The request |
Copy out the data exactly, leaving the pictures behind.

Records |

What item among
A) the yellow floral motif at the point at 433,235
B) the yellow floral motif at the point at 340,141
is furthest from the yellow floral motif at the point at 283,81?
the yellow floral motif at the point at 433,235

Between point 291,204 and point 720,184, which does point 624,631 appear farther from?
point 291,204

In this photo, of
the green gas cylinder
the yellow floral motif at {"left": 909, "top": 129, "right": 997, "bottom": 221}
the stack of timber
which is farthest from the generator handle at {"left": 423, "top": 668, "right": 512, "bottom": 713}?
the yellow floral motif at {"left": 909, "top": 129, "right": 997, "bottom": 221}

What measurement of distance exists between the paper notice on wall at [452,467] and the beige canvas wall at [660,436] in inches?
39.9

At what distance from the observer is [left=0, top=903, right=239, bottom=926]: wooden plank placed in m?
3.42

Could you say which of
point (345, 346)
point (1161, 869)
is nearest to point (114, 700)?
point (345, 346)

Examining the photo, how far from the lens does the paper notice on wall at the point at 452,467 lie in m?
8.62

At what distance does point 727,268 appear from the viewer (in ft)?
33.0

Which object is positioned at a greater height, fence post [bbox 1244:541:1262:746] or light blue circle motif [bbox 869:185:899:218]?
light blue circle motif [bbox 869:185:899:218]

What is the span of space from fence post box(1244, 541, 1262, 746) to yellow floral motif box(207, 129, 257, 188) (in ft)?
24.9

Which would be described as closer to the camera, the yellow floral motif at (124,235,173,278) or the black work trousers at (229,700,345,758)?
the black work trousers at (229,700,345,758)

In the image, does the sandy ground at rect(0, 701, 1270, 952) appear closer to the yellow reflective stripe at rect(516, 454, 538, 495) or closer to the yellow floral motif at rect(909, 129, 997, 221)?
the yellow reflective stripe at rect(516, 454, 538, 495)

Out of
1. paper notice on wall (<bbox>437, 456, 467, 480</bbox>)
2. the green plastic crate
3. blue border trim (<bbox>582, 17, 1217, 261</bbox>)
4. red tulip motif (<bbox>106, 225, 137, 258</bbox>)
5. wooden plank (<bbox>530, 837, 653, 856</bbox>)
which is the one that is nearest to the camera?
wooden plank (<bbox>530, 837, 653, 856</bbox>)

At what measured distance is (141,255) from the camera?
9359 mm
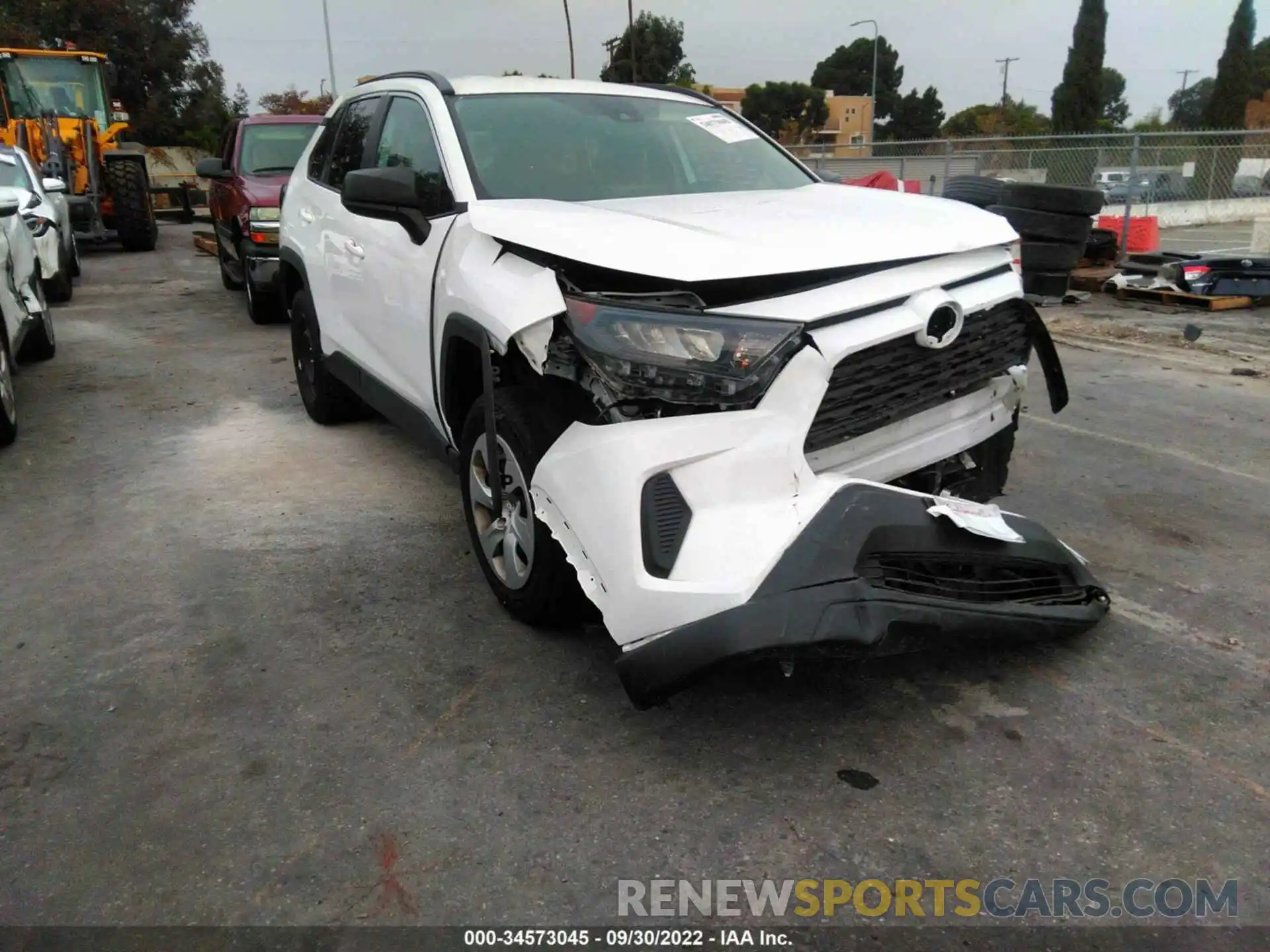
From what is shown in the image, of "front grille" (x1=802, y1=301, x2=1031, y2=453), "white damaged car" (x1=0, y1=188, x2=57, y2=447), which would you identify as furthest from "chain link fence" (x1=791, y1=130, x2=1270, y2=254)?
"front grille" (x1=802, y1=301, x2=1031, y2=453)

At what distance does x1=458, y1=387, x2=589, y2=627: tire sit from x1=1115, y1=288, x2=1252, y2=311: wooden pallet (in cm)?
881

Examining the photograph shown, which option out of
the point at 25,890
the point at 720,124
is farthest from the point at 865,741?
the point at 720,124

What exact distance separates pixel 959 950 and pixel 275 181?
9.79 m

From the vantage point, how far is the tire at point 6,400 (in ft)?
18.4

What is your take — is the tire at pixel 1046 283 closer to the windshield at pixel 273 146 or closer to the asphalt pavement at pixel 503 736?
the asphalt pavement at pixel 503 736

Final result |
What item among
A) the yellow floral motif at the point at 433,235
B) the yellow floral motif at the point at 340,141
is furthest from the yellow floral motif at the point at 283,81?
the yellow floral motif at the point at 433,235

Between point 291,204 and point 720,184, which does point 624,631 appear farther from?
point 291,204

In this photo, of
the green gas cylinder
the yellow floral motif at {"left": 909, "top": 129, "right": 997, "bottom": 221}
the stack of timber
which is farthest from the generator handle at {"left": 423, "top": 668, "right": 512, "bottom": 713}?
the yellow floral motif at {"left": 909, "top": 129, "right": 997, "bottom": 221}

What measurement of distance exists between the paper notice on wall at [452,467] and the beige canvas wall at [660,436] in inches?
39.9

At what distance from the observer is [left=0, top=903, right=239, bottom=926]: wooden plank placed in m?
3.42

Could you say which of
point (345, 346)
point (1161, 869)
is nearest to point (114, 700)?
point (345, 346)

Examining the photo, how far from the lens does the paper notice on wall at the point at 452,467 lie in m?
8.62

At what distance does point 727,268 appear from the viewer (in ft)?
33.0

Which object is positioned at a greater height, fence post [bbox 1244:541:1262:746] or light blue circle motif [bbox 869:185:899:218]?
light blue circle motif [bbox 869:185:899:218]

What is the span of space from fence post box(1244, 541, 1262, 746) to yellow floral motif box(207, 129, 257, 188) (in ft)?
24.9

Which would be described as closer to the camera, the yellow floral motif at (124,235,173,278) or the black work trousers at (229,700,345,758)?
the black work trousers at (229,700,345,758)

In the image, does the sandy ground at rect(0, 701, 1270, 952) appear closer to the yellow reflective stripe at rect(516, 454, 538, 495) or closer to the yellow floral motif at rect(909, 129, 997, 221)?
the yellow reflective stripe at rect(516, 454, 538, 495)

Out of
1. paper notice on wall (<bbox>437, 456, 467, 480</bbox>)
2. the green plastic crate
3. blue border trim (<bbox>582, 17, 1217, 261</bbox>)
4. red tulip motif (<bbox>106, 225, 137, 258</bbox>)
5. wooden plank (<bbox>530, 837, 653, 856</bbox>)
which is the one that is nearest to the camera?
wooden plank (<bbox>530, 837, 653, 856</bbox>)

At what measured distance is (141,255) from the camera?
9359 mm
From what is shown in the image, of "front grille" (x1=802, y1=301, x2=1031, y2=453), "white damaged car" (x1=0, y1=188, x2=57, y2=447), which would you identify as furthest from "chain link fence" (x1=791, y1=130, x2=1270, y2=254)?
"front grille" (x1=802, y1=301, x2=1031, y2=453)

At what distance does x1=458, y1=387, x2=589, y2=627: tire sit from x1=1115, y1=288, x2=1252, y2=311: wooden pallet (in cm)?
881

Examining the photograph shown, which option out of
the point at 25,890
the point at 720,124
is farthest from the point at 865,741?
the point at 720,124

What exact distance separates pixel 959 950 and pixel 275 181?
9.79 m

From the vantage point, how far is the tire at point 6,400 (in ft)?
18.4

What is your take — is the tire at pixel 1046 283 closer to the windshield at pixel 273 146 or closer to the asphalt pavement at pixel 503 736?
the asphalt pavement at pixel 503 736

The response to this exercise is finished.